Tekrar Ufuk'a döndüğümde "Okuldan arkadaşlarım, öğle yemeği yiyorduk hep birlikte." Sanki onun huzursuz hissetmesi brnim için önemliymiş gibi açıklama yapma gereği duymuştum.
Bakışları tekrar bana yöneldiğinde kahverengi irislerinde ki keskin çizgiler, yerini tekrar yumuşak dalgalara bırakmıştı.
"Anlıyorum," diye yanıtladı kısaca başını öne eğerken, hafif histerik bir gülümseme takınmıştı. Ame ben hiç bir şey anlamıyordum. Hem konuşmaya devam edebilmek, hem de aslında içimde ki asıl merakı yenebilmek için "O nasıl oldu," diye sordum. Anlayamadığım bir şekilde adını telaffuz etmeye bile çekinmiştim. İyi de neden böyle olmuştu? Zaten o gece her şeyin önüne gecen kişi ben değil miydim? Şimdi neyin anlaşılmasından korkuyordum?

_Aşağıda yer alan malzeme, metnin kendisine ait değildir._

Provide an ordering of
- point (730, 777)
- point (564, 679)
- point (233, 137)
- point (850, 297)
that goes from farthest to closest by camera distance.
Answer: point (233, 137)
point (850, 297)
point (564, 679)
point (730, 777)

Ufuk'un başı yukarı kalktığında eş zamanlı olarak, bakışları da uzak noktalarda oyalanmaya çalıştı. "İyi...yani durumu iyi. Merak edilecek bir şey yok." Her ne kadar kondurmak istemesem bile bir şeyler gizlemeye çalışıyor gibiydi. Belki de gizliyordu. Bunun düşüncesi bile içimde ağrılı bir yumrunun büyümesine sebep oluyordu.
"Gerçekten mi?" diye sordum inanamayarak. Gözlerim inançsızca yüzünün her bir noktasında geziniyordu.
Güldü "Gerçekten iyi, hatta bugün işe bile gitti." Onun bu halini görünce hem utandım hem de kendime güldüm. Ona inanmadığımı düşünüp, beni bir çocuk gibi ikna etmeye çalışıyordu.
"Bunu duyduğuma sevindim," dedim ellerimi önümde bağlarken.
"Boş ver onu, sen nasıl oldun asıl bundan bahsedelim."
"Ben," dedim gördüğüm travmatik rüyayı ve içten içe tekip edilip, tekrar bulunur muyum korkusunu bir kenara bırakarak "İyiyim korktum ama toparlıyorum, zaten kafamı meşgul edecek çok şey var hayatımda. Düşünmeye fırsatım bile olmuyor."
Ufuk tebbessüm etti "Bunu duyduğuma sevindim, peki şikayetçi olacak mısın? Gerçi eşgallerini hatırlamak zordur, yani akşamın o karanlığında ne kadar görebildiğine bağlı."
Ufuk'un ağzımı aradığını fark etmiştim. Onu endişelendirmek istemiyordum ama direkt olarak istediğini de vermeyecektim.
"Aslında hepsinin yüzünü net bir şekilde hatırlıyorum," dediğimde, gözlerinden bir endişe şimşek gibi çakıp, karanlık gökyüzünün içinde kaybolur gibi göz bebeklerinin ardında kayboldu.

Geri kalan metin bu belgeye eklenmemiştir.